Director Oh also tells Chief Moon not to expect a promotion. Director Lee may be out of the competition, but Secretary Sung is still in the running.
It’s still unclear precisely which high position Lee and Sung were competing for. Certain subtitlers translate it as the position of “chancellor” and others as “president.” Because of the confusion, I’m going to refer to this position as the Comfy Chair.
As soon as Oh tells Moon the Comfy Chair will probably go to Sung, Chief Moon leaks his copy of the sex video to the tabloids, along with accurate details of the investigation. Suddenly, Sung Moo-Young and Assemblyman Kim Jae-Hak are in disgrace. As a result, Moon and Oh are now among the few people still standing, as shown on the updated web of intrigue below.
Forgive my terrible skills as an artist! I’ve crossed out the guys who have been eliminated, leaving Moon and Oh as viable candidates for the Comfy Chair. But the Hwa Young Octopus of Doom has tentacles everywhere. (This is my first attempt ever to draw an octopus, much less an Octopus of Doom, so please be merciful.) Getting to the Comfy Chair requires cooperating with Hwa Young.
Jung Chang-Gi tells Chief Moon he should show his support for Hwa Young by turning over Song Ah-Reum.
Song Ah-Reum?!? Yes, apparently Moon asked Yoo Senior to hide her and tell people she died in the hospital. Only Moon knows her location.
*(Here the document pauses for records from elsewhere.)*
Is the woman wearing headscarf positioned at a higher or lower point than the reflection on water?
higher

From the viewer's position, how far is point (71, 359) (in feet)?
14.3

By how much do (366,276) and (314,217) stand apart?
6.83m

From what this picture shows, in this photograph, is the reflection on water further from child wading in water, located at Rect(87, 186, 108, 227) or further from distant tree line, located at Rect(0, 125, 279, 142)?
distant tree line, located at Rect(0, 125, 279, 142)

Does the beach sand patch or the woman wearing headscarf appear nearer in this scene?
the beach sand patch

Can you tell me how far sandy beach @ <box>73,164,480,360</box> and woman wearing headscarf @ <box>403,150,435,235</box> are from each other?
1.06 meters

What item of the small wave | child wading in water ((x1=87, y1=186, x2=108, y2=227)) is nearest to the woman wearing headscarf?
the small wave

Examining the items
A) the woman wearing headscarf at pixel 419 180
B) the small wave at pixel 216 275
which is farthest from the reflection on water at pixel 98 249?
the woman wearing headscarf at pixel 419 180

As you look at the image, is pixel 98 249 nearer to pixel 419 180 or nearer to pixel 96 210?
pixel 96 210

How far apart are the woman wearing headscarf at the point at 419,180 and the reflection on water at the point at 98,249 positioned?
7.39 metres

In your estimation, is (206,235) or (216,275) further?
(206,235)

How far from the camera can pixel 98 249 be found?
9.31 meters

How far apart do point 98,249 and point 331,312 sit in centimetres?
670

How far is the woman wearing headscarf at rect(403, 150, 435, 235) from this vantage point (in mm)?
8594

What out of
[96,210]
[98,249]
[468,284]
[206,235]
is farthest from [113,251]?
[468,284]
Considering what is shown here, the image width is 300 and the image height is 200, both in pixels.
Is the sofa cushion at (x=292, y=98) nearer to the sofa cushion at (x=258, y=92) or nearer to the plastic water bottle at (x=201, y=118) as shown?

But she knows too much and Hwa Young wants her.
We get a few moments of lightness here, as we watch Prosecutor Lee handling the case against Sung and Kim, which they’ve reopened since Moon’s tabloid leak. Lee doesn’t want to annoy the higher-ups by prosecuting anyone powerful. But Gwang-Mi has him twisted around her little finger. She convinces him with a kiss on the cheek that no danger is too great to keep him from the cause of justice. Or something like that.
Koo Dong-Chi returns from lunch having made a decision. He hands Chief Moon his ID badge and asks him to accept the resignation letter in his drawer. Moon seems to know exactly what’s on Dong-Chi’s mind. He argues with him that the evidence is merely circumstantial. Dong-Chi doesn’t know for sure that he killed anyone. And Moon adds that even if he has caused harm to someone, resigning isn’t the best way to right the wrong. Dong-Chi should focus his energy on catching lots of bad guys.
After giving a litany of reasons for Dong-Chi to forget about the past, Moon rips up Dong-Chi’s resignation letter. As Dong-Chi leaves the room, a complicated series of emotions cross Moon’s face. What else does he know about 1999? Director Oh said she knows where Moon was that night—and she said it in a meaningful way. Was Moon actually involved in killing Kidnapper Baek?